- Exercise objective: Pictures do not belong in the copy; restate the records below word for word.

- Records for this exercise:
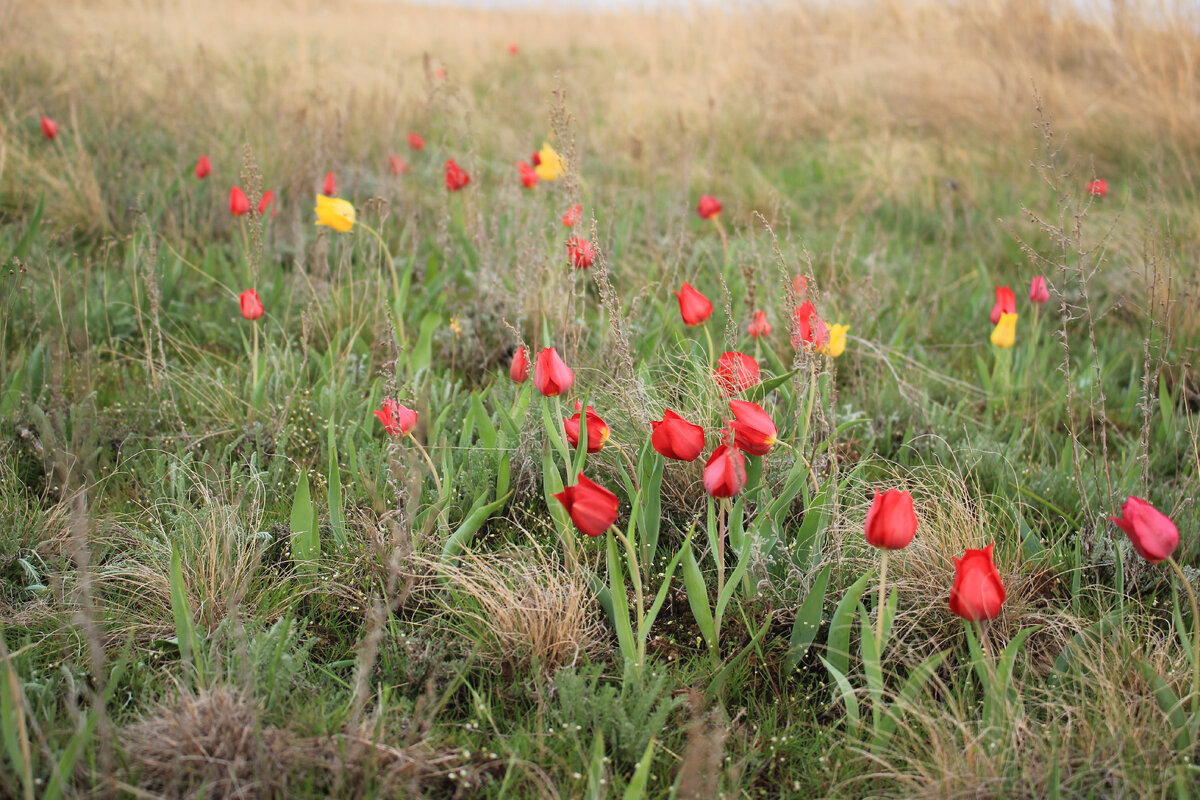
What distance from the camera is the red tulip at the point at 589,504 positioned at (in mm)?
1269

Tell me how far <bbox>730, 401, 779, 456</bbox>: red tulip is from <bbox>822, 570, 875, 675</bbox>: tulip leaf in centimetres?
30

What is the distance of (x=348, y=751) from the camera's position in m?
1.20

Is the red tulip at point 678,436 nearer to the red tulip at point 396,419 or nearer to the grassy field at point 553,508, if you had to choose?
the grassy field at point 553,508

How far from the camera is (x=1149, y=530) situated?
4.21 ft

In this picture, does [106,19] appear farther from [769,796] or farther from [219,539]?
[769,796]

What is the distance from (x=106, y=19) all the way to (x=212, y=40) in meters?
0.93

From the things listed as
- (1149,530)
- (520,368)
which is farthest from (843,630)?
(520,368)

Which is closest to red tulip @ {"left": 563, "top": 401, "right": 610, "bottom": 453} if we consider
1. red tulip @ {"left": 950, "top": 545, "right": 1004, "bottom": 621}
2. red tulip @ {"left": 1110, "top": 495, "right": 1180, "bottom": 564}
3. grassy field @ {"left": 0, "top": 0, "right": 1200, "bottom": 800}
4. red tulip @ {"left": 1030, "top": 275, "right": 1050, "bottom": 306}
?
grassy field @ {"left": 0, "top": 0, "right": 1200, "bottom": 800}

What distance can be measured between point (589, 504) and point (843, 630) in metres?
0.52

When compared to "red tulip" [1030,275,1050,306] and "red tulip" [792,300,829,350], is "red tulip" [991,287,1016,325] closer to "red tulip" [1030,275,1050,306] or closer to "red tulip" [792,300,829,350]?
"red tulip" [1030,275,1050,306]

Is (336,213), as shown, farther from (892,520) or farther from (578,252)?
(892,520)

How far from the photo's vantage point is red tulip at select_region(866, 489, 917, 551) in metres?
1.21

- Solution to this exercise:
What distance from the camera is the red tulip at the point at 589,504 positioned at (in mm)?
1269

Tell me how far <bbox>730, 401, 779, 456</bbox>: red tulip is from <bbox>822, 570, 875, 675</bbox>: tulip leaf in centimetres?
30

What is the distance of (x=348, y=751) from the camera's position in m?
1.20

Is the red tulip at point 678,436 nearer to the red tulip at point 396,419 or nearer to the grassy field at point 553,508, if you had to choose?
the grassy field at point 553,508

How far from the camera is (x=1149, y=530) situated?
4.21 ft

In this picture, does [106,19] appear farther from [769,796] or farther from [219,539]?
[769,796]

What is the distance from (x=106, y=19) all the way to (x=212, y=40) in meters?
0.93

From the things listed as
- (1149,530)
- (520,368)
which is farthest from (843,630)?
(520,368)

Which is closest to red tulip @ {"left": 563, "top": 401, "right": 610, "bottom": 453} if we consider
1. red tulip @ {"left": 950, "top": 545, "right": 1004, "bottom": 621}
2. red tulip @ {"left": 1110, "top": 495, "right": 1180, "bottom": 564}
3. grassy field @ {"left": 0, "top": 0, "right": 1200, "bottom": 800}
4. red tulip @ {"left": 1030, "top": 275, "right": 1050, "bottom": 306}
?
grassy field @ {"left": 0, "top": 0, "right": 1200, "bottom": 800}

What distance can be measured between point (589, 504) and point (843, 630) in metres?
0.52

When compared to "red tulip" [1030,275,1050,306] and "red tulip" [792,300,829,350], is "red tulip" [991,287,1016,325] closer to "red tulip" [1030,275,1050,306] or closer to "red tulip" [792,300,829,350]?
"red tulip" [1030,275,1050,306]

Is (336,213), as shown, farther from (892,520) or farther from (578,252)?
(892,520)

How far from the photo's vantage point is red tulip at select_region(866, 489, 917, 551) in metres?
1.21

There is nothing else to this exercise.